Wednesday, July 20, 2011

Some days I am reminded of just how rough life can be, how full it is of downs or uncertainties instead of ups and hopes. Life is so funny, the way things play out, and we'll never know whether it was all a coincidence or a twisted joke. On days like these, it's easy for me to forget the little things that have brought me here: the wild dreams and little guiding posts that have made me who I am.

Nature has a way of grounding me, of making me notice the little things and the big picture all at once. The perfection of each flower petal, the neverending colors natural to earth, thunder and lightning ... it's all a mystery to me. And the sky, I think, is the greatest mystery of all. I can't believe I'd forgotten, but once upon a time not so long ago, I was more than fascinated by the sky and its transformations. 

At the Grand Canyon late at night some springs ago, I stepped out under what seemed to be the naked sky for the first time in my life. Having grown up in the city, it was not unusual for even the clearest of night skies to contain at most 9 to 11 stars. Imagine my wonder when I stood under the Arizona sky and felt enveloped by a blanket of stars. I was barely a teenager, but I can still remember how full my heart felt, how surrounded I felt, how small I felt.

Later on in high school, I developed a liking for the aurora borealis. I haven't thought about it in a long time, but there was a time when I thought of the Northern Lights often and dreamt up plans to travel to Alaska or northern Sweden to view them. What beauty, what mystique ... the unknown humbles and thrills me all at once. Well, I made it to Sweden, but not to the north. Someday I will be back.

And then in college, I took an astronomy class to fulfill a mathematics requirement. This required an observation just about once every week or two. At the tip-top of the campus, in the shadows of the trees and the quiet of a clear night, we would silently crawl up a ladder and press our eager eyes against the telescope. What we saw was of another world, literally. (Everyone needs to try this at least once in their lifetime.) It was so sharp it all looked fake to me. Jupiter, with its rings, were an inch away from my nose! And the feeling I got while trying to memorize its rings and its shadow for a homework assignment was something I'd never felt before ... smallness of a magnitude that was nearly impossible to fathom. But the feeling was there, and it was incredible.

I'm insignificant in the grand scheme of things. I'm a speck of a speck of a speck on a grain on a pebble floating near another pebble in what is possibly just a small cluster of the universe. There is so much we don't know, can't see, can't imagine. My time on earth is so short, it's practically negative.

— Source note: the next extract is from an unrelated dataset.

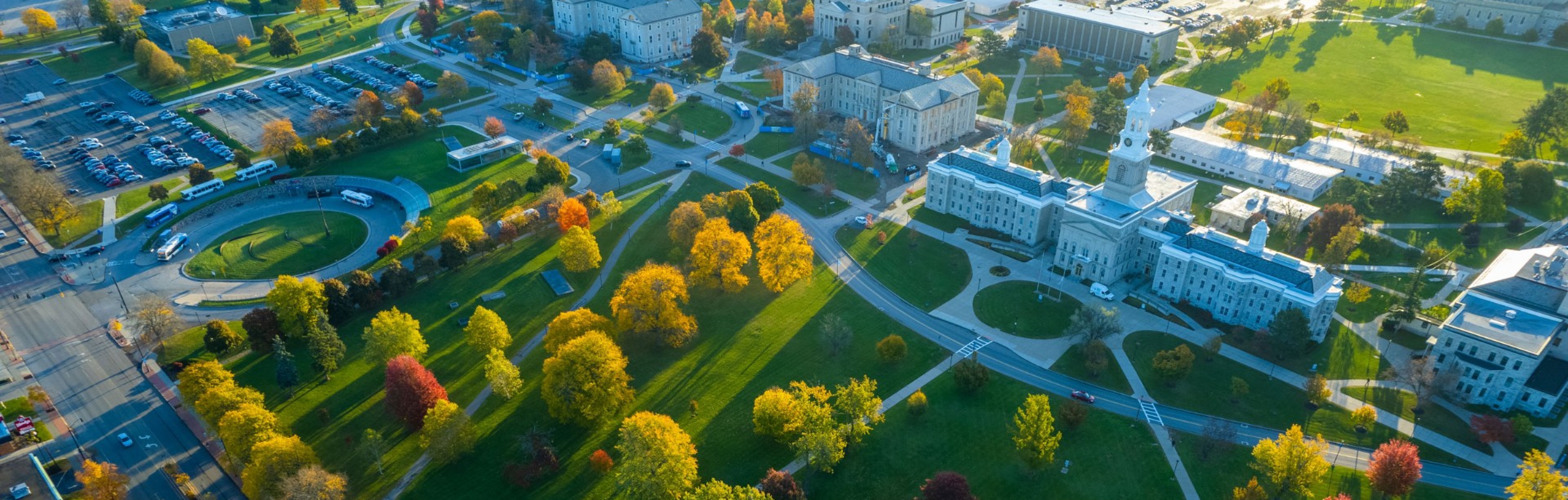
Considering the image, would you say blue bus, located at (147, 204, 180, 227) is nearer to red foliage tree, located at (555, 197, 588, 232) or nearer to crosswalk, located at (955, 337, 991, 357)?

My problems are not big, any sadness is fleeting, my anger is momentary, uncertainty is certain. Happiness is the only thing worth anything.

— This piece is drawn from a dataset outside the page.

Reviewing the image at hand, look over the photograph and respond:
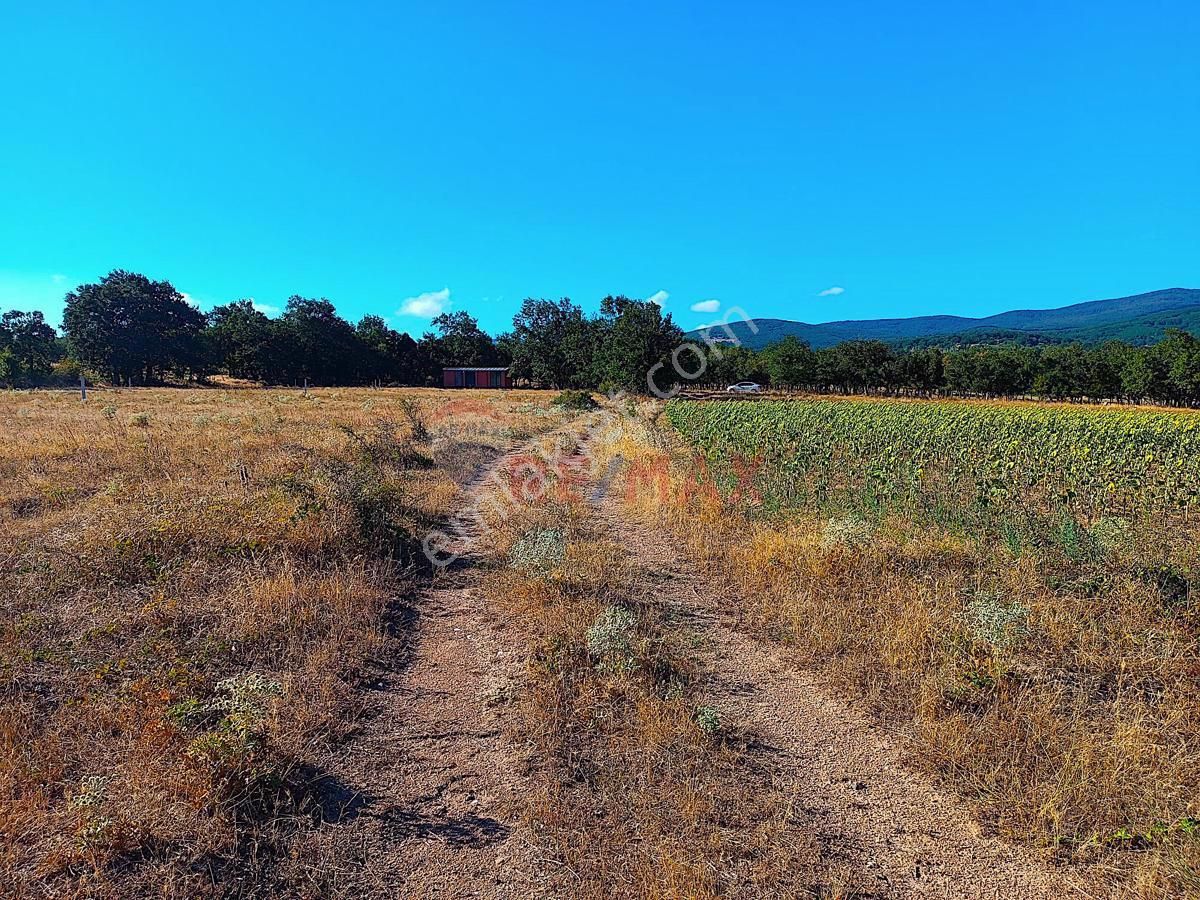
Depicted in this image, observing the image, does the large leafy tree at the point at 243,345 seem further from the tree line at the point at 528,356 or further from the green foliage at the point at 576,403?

When I look at the sky like this, memories from my past come back ... childhood (okay, teenage) dreams of seeing the Northern Lights, of becoming fluent in French, of publishing a novel, of becoming the editor-in-chief of The New Yorker, of summering in the Hamptons, of being well-read and well-spoken, of falling in love with a person worthy of me. These were my dreams at some point in my life, dreams I have set aside or, in some cases, given up on entirely. Many of them are improbable, but maybe that's what dreams are for -- to feed the child inside with hope.

Instead of discouraging or depressing me, the gazillions of stars in the sky seem to say, "don't give up, keep dreaming, don't forget who you are" ... it's easy to get lost out there to people and things and emotions and life. But the sheer presence of the stars, all eons away but twinkling and ever steady, reminds me that maybe we are all here right now for a reason. Nature is simply too beautiful to be a coincidence.

And in honor of remembering my old self, I've set up a "bucket list" at 43 Things.